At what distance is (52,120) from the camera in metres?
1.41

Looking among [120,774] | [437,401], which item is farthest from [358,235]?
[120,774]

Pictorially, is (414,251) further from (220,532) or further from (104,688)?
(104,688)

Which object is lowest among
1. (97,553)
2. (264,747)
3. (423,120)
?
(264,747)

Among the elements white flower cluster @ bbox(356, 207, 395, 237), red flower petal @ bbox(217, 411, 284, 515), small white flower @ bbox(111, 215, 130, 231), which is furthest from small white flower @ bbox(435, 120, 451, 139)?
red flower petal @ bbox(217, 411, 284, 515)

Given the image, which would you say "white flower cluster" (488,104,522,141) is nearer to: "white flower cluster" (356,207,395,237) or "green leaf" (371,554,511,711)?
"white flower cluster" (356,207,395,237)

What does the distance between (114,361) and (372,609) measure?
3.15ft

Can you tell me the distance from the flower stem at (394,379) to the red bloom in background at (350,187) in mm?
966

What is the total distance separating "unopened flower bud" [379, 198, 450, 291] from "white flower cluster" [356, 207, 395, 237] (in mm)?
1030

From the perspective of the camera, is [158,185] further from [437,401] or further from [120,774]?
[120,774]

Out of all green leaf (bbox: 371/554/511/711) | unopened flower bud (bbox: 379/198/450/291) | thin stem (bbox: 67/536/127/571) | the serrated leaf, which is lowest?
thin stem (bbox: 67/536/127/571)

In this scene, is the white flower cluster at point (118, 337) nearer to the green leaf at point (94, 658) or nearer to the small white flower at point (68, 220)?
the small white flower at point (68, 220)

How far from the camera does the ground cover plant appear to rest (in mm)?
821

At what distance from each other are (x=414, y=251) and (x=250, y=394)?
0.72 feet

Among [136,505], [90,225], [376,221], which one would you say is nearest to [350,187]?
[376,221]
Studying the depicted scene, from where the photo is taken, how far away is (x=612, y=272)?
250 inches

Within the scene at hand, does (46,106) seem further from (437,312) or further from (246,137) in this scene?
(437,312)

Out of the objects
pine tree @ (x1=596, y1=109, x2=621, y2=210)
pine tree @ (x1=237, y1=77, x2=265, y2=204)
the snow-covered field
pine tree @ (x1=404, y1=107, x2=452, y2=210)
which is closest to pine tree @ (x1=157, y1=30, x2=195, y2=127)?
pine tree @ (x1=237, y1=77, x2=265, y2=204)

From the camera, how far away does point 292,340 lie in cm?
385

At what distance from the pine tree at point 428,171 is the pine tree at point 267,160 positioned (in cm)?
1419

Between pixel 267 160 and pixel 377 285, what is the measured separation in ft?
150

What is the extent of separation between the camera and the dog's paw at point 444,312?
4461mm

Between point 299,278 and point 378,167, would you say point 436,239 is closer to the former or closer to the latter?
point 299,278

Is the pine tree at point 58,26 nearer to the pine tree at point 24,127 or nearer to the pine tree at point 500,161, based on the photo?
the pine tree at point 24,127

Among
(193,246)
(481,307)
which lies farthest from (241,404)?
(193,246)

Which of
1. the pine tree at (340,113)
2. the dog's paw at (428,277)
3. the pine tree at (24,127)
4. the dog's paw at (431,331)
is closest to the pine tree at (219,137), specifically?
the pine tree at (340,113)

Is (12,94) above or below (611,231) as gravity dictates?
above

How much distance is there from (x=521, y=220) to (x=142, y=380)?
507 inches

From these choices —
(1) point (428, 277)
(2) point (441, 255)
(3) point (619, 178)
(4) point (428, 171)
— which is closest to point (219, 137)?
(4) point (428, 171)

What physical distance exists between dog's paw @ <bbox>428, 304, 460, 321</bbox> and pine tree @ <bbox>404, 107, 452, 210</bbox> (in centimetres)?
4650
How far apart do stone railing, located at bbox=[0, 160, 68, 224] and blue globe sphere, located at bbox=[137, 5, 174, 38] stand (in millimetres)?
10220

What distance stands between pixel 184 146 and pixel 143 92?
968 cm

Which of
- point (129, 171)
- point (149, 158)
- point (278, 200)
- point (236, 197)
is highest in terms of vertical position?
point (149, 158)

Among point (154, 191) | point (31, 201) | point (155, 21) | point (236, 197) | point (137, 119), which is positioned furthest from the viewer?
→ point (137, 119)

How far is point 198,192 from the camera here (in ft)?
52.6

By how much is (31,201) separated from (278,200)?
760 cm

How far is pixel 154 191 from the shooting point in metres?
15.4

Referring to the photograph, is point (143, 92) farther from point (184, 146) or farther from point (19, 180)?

──────

» **PROBLEM TO WORK ON**: Recopy the whole listing exactly.

» **WRITTEN REPLY**:
At what distance is (52,120) from the camera in metres?
1.41

Looking among [120,774] | [437,401], which item is farthest from [358,235]?
[120,774]

Pictorially, is (414,251) further from (220,532) or further from (104,688)?
(104,688)

Which object is lowest among
1. (97,553)
2. (264,747)
3. (423,120)
?
(264,747)

Among the elements white flower cluster @ bbox(356, 207, 395, 237), red flower petal @ bbox(217, 411, 284, 515), small white flower @ bbox(111, 215, 130, 231), which is furthest from small white flower @ bbox(435, 120, 451, 139)?
red flower petal @ bbox(217, 411, 284, 515)

Given the image, which would you say "white flower cluster" (488,104,522,141) is nearer to: "white flower cluster" (356,207,395,237) or "green leaf" (371,554,511,711)?
"white flower cluster" (356,207,395,237)

What does the distance between (114,361) and (372,609) measure?
3.15ft

Can you tell me the distance from the flower stem at (394,379) to the red bloom in background at (350,187) in mm?
966

What is the total distance separating "unopened flower bud" [379, 198, 450, 291] from "white flower cluster" [356, 207, 395, 237] (in mm)?
1030

From the perspective of the camera, is [158,185] further from [437,401] or further from [120,774]?
[120,774]

Out of all green leaf (bbox: 371/554/511/711) | unopened flower bud (bbox: 379/198/450/291) | thin stem (bbox: 67/536/127/571) | the serrated leaf, which is lowest?
thin stem (bbox: 67/536/127/571)

In this scene, is the white flower cluster at point (118, 337) nearer to the green leaf at point (94, 658) or nearer to the small white flower at point (68, 220)?
the small white flower at point (68, 220)

How far from the camera does the ground cover plant appear to rest (in mm)?
821

At what distance from each other are (x=414, y=251) and (x=250, y=394)?
0.72 feet

Among [136,505], [90,225], [376,221], which one would you say is nearest to [350,187]?
[376,221]
Studying the depicted scene, from where the photo is taken, how far away is (x=612, y=272)?
250 inches

Within the scene at hand, does (46,106) seem further from (437,312) or further from (246,137) in this scene?
(437,312)

Out of the objects
pine tree @ (x1=596, y1=109, x2=621, y2=210)
pine tree @ (x1=237, y1=77, x2=265, y2=204)
the snow-covered field
pine tree @ (x1=404, y1=107, x2=452, y2=210)
which is closest to pine tree @ (x1=157, y1=30, x2=195, y2=127)?
pine tree @ (x1=237, y1=77, x2=265, y2=204)

From the camera, how far away does point 292,340 lie in cm?
385

At what distance from the pine tree at point 428,171 is the pine tree at point 267,160 positioned (in cm)?
1419

Between pixel 267 160 and pixel 377 285, what is the measured separation in ft?
150

What is the extent of separation between the camera and the dog's paw at point 444,312?
4461mm

Between point 299,278 and point 378,167, would you say point 436,239 is closer to the former or closer to the latter?
point 299,278

Is the pine tree at point 58,26 nearer to the pine tree at point 24,127 or nearer to the pine tree at point 500,161, based on the photo?
the pine tree at point 24,127

Among
(193,246)
(481,307)
which lies farthest from (241,404)?
(193,246)

Which of
1. the pine tree at (340,113)
2. the dog's paw at (428,277)
3. the pine tree at (24,127)
4. the dog's paw at (431,331)
is closest to the pine tree at (219,137), specifically?
the pine tree at (340,113)

Is (12,94) above or below (611,231) as gravity dictates?
above

How much distance is there from (x=521, y=220) to (x=142, y=380)?
507 inches

From these choices —
(1) point (428, 277)
(2) point (441, 255)
(3) point (619, 178)
(4) point (428, 171)
— which is closest to point (219, 137)?
(4) point (428, 171)

What physical distance exists between dog's paw @ <bbox>428, 304, 460, 321</bbox> and pine tree @ <bbox>404, 107, 452, 210</bbox> (in centimetres)?
4650
How far apart do stone railing, located at bbox=[0, 160, 68, 224] and blue globe sphere, located at bbox=[137, 5, 174, 38] stand (in millimetres)?
10220

What distance stands between pixel 184 146 and pixel 143 92?
968 cm

Which of
- point (129, 171)
- point (149, 158)
- point (278, 200)
- point (236, 197)
is highest in terms of vertical position?
point (149, 158)

Among point (154, 191) | point (31, 201) | point (155, 21) | point (236, 197) | point (137, 119), which is positioned furthest from the viewer?
→ point (137, 119)

How far is point 198,192 from the camera here (in ft)?
52.6

By how much is (31,201) separated from (278,200)?
760 cm

How far is pixel 154 191 from the shooting point in metres?
15.4

Referring to the photograph, is point (143, 92) farther from point (184, 146) or farther from point (19, 180)?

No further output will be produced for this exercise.